Your goal =>
Answer these questions from the post on duende:
1. Which two people does the post name as the main popularizers of duende?
2. For newspapers in which city did George Frazier write columns?
3. Who does the post call the current exemplar of Rebellious Compliance?

Passage =>
╔══

Top 50 JAzz Blog

Monday, November 29, 2010

"When Money Comes in the Door, Duende Goes Out the Window" by Steve Provizer

Duende was first a fairy or goblin-like creature in Spanish and Latin American mythology. Eventually, it became a concept-something that you could have, or which inhabited you; a way of describing the passion inherent in flamenco or other folk musics. The concept has had two main popularizers: Frederico Garcia Lorca and George Frazier.

Lorca 's complex vision of duende was irrationality, earthiness, a heightened awareness of death, and a dash of the diabolical. He said: "It is a struggle, not a thought."

George Frazier was a mid-20th century columnist for several Boston newspapers and wrote for Esquire, Down Beat and other magazines. He was sartorially-obsessive and smart-ass, and wrote often about jazz and about duende. He was not really useful as an exemplar of an era-more a cranky anomaly. He was a working-class kid who aspired to infuse Boston jazz's hemi-semi-demi monde with his Ivy-League-tinged bonhomie.

Frazier applied or denied duende to celebrities like Joe Dimaggio and Frank Sinatra. He also applied it to The Guinness Book of Records, the Army-Navy Game and Sydney Greenstreet. In other words, by dint of having to crank out thousands of words a week for half a century, Frazier cheapened the concept, but he did bring a personal, idiosyncratic analysis to celebrity-hood and gave us a framework in which to think about fame which is still useful.


Being a celebrity in America was never a picnic. Homosexuality was verboten. Sham personalities and trumped-up romances filled the pages of smarmy columnists like Walter Winchell and Hedda Hopper. Sponsors, ad agencies, talent combines and film studios pulled all the strings. The only thing that may have changed over the last 40 years is more gender sexual-preference
flexibility.

What I would call Rebellious Compliance became the watchword and Justin Bieber is its current exemplar. In Bieber you find perfectly mated the illusion of accessibility with unachievable desirablility; an obfuscation possible so long as Bieber can be kept enshrouded in a cross-media-platform miasma.

╚══

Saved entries
╔══

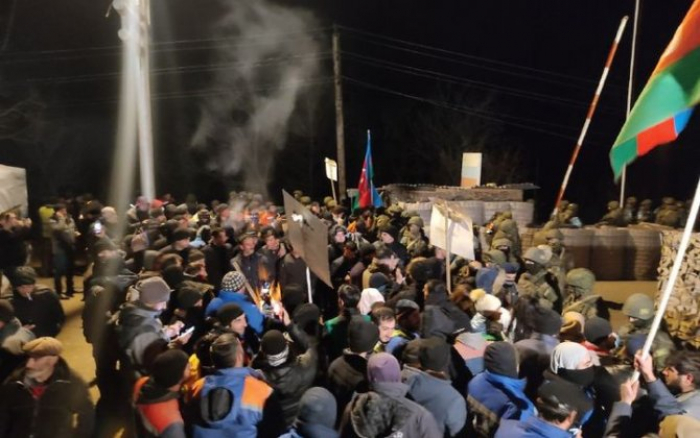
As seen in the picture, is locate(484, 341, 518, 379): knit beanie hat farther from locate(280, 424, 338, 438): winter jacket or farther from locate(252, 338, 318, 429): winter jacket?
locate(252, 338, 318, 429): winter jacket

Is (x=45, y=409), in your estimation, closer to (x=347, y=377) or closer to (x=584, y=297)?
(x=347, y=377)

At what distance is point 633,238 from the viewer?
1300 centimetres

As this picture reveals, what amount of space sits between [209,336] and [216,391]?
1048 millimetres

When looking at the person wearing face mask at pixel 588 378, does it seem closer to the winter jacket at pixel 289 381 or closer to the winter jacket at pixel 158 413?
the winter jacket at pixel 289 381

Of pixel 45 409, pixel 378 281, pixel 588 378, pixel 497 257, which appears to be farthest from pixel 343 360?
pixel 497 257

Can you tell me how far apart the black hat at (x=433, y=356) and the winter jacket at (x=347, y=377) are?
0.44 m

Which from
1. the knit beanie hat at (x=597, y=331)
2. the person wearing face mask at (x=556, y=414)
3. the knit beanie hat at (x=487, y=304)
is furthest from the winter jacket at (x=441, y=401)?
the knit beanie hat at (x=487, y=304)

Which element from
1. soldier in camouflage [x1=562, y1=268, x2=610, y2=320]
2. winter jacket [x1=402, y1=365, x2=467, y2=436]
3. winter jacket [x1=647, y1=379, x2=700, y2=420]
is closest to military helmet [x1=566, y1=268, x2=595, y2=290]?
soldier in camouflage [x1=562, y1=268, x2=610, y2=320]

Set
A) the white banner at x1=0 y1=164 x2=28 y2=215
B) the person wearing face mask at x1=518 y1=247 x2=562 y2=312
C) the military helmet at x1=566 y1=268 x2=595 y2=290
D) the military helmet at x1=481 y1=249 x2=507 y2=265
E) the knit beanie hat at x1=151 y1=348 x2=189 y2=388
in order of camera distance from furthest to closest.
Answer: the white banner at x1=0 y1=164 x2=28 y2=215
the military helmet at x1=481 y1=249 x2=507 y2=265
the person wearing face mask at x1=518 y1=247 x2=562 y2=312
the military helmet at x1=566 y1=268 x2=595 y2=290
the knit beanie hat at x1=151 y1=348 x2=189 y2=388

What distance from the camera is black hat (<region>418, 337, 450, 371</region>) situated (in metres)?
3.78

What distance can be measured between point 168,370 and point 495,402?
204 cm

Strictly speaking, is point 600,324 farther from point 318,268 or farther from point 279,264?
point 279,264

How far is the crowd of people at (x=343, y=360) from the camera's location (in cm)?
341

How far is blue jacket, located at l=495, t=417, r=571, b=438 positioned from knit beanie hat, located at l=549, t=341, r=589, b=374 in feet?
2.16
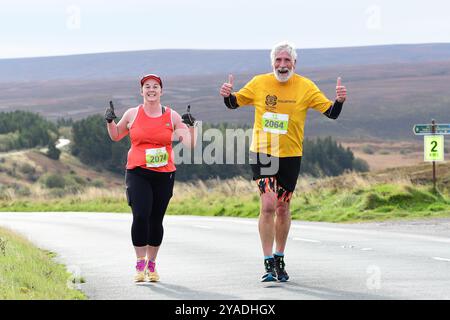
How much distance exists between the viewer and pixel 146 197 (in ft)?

╚══
╔══

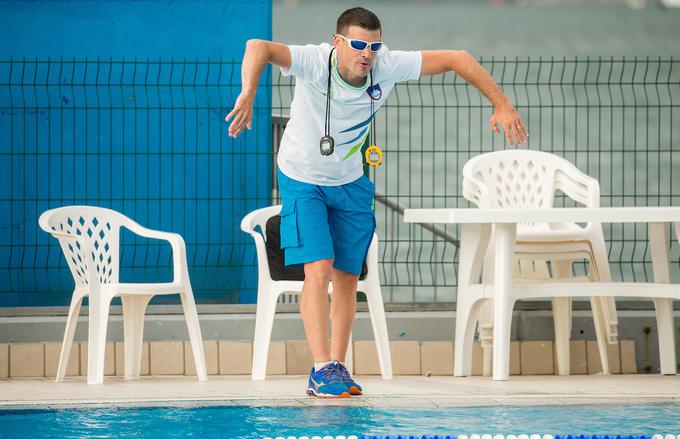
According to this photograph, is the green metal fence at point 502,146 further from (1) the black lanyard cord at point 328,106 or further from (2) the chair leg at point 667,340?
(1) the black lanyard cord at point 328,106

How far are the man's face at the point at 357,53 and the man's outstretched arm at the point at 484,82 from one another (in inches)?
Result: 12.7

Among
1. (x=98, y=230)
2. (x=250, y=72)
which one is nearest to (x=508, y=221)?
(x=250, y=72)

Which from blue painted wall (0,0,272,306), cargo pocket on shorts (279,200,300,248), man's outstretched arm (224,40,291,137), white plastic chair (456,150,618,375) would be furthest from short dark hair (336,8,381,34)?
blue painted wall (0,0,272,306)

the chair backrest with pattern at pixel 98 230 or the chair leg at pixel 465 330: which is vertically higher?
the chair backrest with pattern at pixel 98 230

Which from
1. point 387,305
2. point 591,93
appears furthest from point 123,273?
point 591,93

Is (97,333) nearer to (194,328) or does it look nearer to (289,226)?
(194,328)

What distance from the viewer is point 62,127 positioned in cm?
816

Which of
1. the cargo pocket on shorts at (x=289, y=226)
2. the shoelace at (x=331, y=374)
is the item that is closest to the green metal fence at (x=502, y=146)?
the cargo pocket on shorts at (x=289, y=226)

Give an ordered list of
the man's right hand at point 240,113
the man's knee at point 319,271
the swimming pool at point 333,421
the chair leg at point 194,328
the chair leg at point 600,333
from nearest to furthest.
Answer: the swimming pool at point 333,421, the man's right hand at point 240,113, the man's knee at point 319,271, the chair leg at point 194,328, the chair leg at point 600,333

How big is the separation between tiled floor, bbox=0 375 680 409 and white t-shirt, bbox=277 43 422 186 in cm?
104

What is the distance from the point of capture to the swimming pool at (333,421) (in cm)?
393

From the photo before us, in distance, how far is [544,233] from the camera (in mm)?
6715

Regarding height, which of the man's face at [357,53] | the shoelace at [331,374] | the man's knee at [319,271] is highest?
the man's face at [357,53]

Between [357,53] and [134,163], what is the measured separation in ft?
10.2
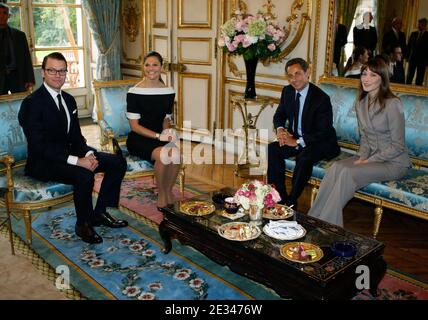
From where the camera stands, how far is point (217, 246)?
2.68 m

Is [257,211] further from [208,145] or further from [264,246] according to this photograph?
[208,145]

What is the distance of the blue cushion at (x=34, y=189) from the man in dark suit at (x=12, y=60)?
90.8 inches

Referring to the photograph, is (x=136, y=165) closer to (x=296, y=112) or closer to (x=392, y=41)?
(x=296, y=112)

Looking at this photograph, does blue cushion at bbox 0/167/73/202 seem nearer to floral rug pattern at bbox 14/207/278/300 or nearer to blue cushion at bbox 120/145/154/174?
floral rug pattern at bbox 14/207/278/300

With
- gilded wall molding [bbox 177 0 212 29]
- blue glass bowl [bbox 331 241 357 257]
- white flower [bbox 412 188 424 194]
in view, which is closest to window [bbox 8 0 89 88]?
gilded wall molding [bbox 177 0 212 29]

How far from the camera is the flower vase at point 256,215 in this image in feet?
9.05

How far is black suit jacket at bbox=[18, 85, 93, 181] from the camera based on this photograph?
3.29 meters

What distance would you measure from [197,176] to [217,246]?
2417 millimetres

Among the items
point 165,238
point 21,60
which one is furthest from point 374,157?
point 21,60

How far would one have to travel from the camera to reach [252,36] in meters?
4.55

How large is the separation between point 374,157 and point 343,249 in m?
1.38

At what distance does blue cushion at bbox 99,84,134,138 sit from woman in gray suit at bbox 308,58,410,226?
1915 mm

╚══
╔══

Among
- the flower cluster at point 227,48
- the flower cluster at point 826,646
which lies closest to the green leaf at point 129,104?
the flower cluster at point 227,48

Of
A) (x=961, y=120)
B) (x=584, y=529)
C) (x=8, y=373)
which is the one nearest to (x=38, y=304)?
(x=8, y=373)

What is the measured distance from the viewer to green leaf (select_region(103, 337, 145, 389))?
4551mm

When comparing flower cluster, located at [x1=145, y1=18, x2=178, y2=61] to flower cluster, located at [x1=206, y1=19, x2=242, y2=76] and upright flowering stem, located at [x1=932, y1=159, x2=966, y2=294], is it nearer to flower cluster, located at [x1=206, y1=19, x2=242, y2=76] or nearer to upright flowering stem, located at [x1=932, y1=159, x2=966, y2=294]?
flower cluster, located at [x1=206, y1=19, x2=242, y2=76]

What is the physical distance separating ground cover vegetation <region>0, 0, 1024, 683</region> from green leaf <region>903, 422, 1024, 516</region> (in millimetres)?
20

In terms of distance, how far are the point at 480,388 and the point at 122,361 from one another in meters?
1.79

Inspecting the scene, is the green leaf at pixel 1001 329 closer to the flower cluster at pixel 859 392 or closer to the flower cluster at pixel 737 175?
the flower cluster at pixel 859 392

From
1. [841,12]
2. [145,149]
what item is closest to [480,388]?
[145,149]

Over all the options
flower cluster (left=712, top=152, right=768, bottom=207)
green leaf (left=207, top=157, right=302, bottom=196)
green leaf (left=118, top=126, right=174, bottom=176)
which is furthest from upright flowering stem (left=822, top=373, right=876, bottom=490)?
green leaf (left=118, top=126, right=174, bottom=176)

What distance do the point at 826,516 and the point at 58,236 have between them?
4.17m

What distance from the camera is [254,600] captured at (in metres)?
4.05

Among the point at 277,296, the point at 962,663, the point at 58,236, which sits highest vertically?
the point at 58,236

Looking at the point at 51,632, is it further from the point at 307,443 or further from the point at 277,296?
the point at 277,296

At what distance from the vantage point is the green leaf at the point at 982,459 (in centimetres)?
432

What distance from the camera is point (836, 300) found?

╚══

Result of this exercise =>
1. Frederico Garcia Lorca and George Frazier
2. Boston
3. Justin Bieber